Phase2 Architecture's Enviro-Center attempts to address this problem by integrating office space with agricultural. The building, now in renovation, is considered "regenerative" office space, in that healthy food is grown within the upper halls of an office building. Office-workers are only a floor away from a sustainable, organic food source, and the building features closed loops for water and waste systems.
The idea of urban farming is not new (community gardens,
this Japanese underground farm,
hydroponic barges, indoor/balcony container gardens, etc), but this is a technique I haven't seen before. Imagine walking upstairs to make yourself a lunchtime salad! I wonder how campuses can use similar models on a grander scale to help reconnect students and campus staff to green space through symbiotic systems. Anybody know of any campuses who are building similar installations?
Jeff Scott: Director of Dining Services at Ithaca College (new motto: Sustainable. Healthy.

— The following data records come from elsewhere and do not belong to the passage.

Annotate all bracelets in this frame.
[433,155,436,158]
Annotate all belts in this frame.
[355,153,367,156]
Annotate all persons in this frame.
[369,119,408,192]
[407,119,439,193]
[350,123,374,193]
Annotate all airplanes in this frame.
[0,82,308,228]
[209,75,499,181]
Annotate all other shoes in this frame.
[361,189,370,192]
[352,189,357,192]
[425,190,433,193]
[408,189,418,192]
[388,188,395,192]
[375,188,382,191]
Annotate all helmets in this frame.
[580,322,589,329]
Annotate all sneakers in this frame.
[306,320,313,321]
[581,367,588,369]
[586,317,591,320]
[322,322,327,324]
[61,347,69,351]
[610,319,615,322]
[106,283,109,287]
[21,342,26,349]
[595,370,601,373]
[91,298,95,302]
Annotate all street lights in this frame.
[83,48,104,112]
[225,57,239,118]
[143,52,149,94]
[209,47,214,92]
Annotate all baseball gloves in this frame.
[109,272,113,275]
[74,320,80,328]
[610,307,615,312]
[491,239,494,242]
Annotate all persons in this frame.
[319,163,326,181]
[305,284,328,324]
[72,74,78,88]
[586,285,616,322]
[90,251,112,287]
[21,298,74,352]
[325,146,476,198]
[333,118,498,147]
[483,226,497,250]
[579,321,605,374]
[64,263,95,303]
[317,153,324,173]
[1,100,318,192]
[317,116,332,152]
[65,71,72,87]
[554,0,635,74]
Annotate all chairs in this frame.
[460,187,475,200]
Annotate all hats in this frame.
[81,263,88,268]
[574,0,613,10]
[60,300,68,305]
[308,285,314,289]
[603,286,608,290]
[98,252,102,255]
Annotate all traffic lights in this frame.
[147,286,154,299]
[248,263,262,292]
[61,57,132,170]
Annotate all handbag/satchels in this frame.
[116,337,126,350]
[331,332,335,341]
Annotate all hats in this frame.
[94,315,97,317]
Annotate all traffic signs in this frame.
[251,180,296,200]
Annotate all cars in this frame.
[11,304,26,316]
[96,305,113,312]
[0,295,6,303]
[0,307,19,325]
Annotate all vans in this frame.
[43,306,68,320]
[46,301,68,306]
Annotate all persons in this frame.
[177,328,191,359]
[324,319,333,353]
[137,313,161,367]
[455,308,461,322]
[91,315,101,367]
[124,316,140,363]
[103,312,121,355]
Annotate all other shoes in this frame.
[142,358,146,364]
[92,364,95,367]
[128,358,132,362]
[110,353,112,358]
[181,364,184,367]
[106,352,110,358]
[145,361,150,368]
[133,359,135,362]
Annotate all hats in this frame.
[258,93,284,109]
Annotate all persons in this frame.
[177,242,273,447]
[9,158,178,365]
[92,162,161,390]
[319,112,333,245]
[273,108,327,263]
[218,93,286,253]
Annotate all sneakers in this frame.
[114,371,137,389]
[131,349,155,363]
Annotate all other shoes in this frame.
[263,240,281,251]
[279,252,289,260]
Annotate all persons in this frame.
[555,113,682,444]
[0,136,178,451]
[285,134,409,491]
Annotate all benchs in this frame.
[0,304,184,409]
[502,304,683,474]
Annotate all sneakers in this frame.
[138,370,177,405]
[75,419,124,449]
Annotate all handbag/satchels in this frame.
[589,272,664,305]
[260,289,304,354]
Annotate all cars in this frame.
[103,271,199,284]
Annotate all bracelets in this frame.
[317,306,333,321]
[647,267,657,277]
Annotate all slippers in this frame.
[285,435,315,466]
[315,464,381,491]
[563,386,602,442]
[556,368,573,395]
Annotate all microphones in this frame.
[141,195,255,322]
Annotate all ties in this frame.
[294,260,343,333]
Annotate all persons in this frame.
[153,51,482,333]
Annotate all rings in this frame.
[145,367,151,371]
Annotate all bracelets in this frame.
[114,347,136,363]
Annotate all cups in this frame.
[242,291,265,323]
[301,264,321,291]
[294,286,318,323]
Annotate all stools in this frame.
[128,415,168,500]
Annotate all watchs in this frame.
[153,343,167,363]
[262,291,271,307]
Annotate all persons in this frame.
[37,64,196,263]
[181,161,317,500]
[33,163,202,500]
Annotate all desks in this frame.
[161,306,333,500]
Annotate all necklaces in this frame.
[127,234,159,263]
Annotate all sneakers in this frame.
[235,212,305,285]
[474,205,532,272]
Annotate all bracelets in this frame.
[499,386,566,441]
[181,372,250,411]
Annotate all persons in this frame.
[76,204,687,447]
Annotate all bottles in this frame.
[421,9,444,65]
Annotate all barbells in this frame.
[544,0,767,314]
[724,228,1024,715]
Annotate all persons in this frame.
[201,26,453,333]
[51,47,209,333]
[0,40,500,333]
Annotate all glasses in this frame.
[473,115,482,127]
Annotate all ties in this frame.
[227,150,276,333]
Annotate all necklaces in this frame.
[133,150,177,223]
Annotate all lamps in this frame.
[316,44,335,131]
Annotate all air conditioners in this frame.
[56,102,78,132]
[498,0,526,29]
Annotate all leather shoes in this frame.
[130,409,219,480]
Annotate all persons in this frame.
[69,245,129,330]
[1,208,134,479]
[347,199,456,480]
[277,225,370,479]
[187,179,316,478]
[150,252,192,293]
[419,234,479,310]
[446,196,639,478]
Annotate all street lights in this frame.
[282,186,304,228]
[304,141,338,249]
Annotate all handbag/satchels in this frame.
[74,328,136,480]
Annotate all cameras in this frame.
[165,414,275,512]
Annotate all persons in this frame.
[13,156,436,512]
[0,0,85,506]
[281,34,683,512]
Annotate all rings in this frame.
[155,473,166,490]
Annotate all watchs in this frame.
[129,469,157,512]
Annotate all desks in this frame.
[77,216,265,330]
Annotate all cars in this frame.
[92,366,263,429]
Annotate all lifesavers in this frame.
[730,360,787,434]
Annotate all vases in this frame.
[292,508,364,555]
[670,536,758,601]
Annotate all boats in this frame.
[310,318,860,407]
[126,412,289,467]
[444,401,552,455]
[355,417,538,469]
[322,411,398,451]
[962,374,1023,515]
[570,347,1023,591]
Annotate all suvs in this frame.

Fresh.)
Ithaca College has made a large effort towards sustainability with both institutional and student support. For example, in one residential dining hall, the university started a "Fresh Food Market" with as many organic, free-range, seasonal and local products as possible. Students go through a serving line as usual, but have more options of food sources. To manage this effort, Ithaca also added a new chef who works on the menus to increase quality of food, and chats with students in line to help them choose sustainable and healthy options. This particular hall feeds about 20,000 people per year, and also composts food waste and uses compostable grab-and-go packaging, which results in about 371 tons of scraps being composted per year.
I was particularly impressed by a partnership between a student organization and the Dining Services that compensated for the higher cost of fair-trade, organic coffee by creating an education campaign to control portion size and post nutrition information. The reduction in food costs made up for the more expensive coffee, and also decreased the amount of leftover food waste.
In the catering department, there's a zero-waste catering plan, which is implemented through a compost system for food waste and compostable serveware. Last year's campus picnic, due to the compostable tableware, was labeled as completely zero-waste. Menus are also tweaked to be made as sustainable as possible.
Jeff closed with a few issues that are still being addressed, such as a discount at campus coffeeshops for reusable mugs and the difficulty of knowing the carbon impact of food when vendors do a lot of the sourcing. Does anyone have any experience with that? Please make use of the comments section!
Dave Schmidt, Composting at Clark University
Unfortunately, my laptop fritzed during Dave's presentation so I lost my notes, but I'm sure if you asked him he'd send you his report. Clark instituted a fairly large-scale effort to compost both food and non-food waste on campus, using a third-party composting facility, with pretty good results. Click
here for more details.
Wrap-up
In the after-session comments, we discussed how much complexity these issues entail. For example, many in the sustainable movement try to source food as locally as possible, but life-cycle estimates for some products mean that they can actually be
grown more efficiently and at a lower resource/CO2 cost in another country, even taking the shipping cost into account. While the Enviro-Center by Phase2 Architecture grows its own produce inside the building, and can therefore control the water and fertilizer usage of its crops which mitigates those effects somewhat, some products will still need to be imported, and life-cycle cost calculators are still developing.
**I'm Xarissa Holdaway from the Campus Ecology team at the National Wildlife Federation. I'm live-blogging the UMD Smart and Sustainable Campuses Conference, and will be checking in every few hours over the next two days to tell you what I'm learning. Please forgive any spelling/grammar typing mistakes, I'm doing this on the fly and will be returning to edit later!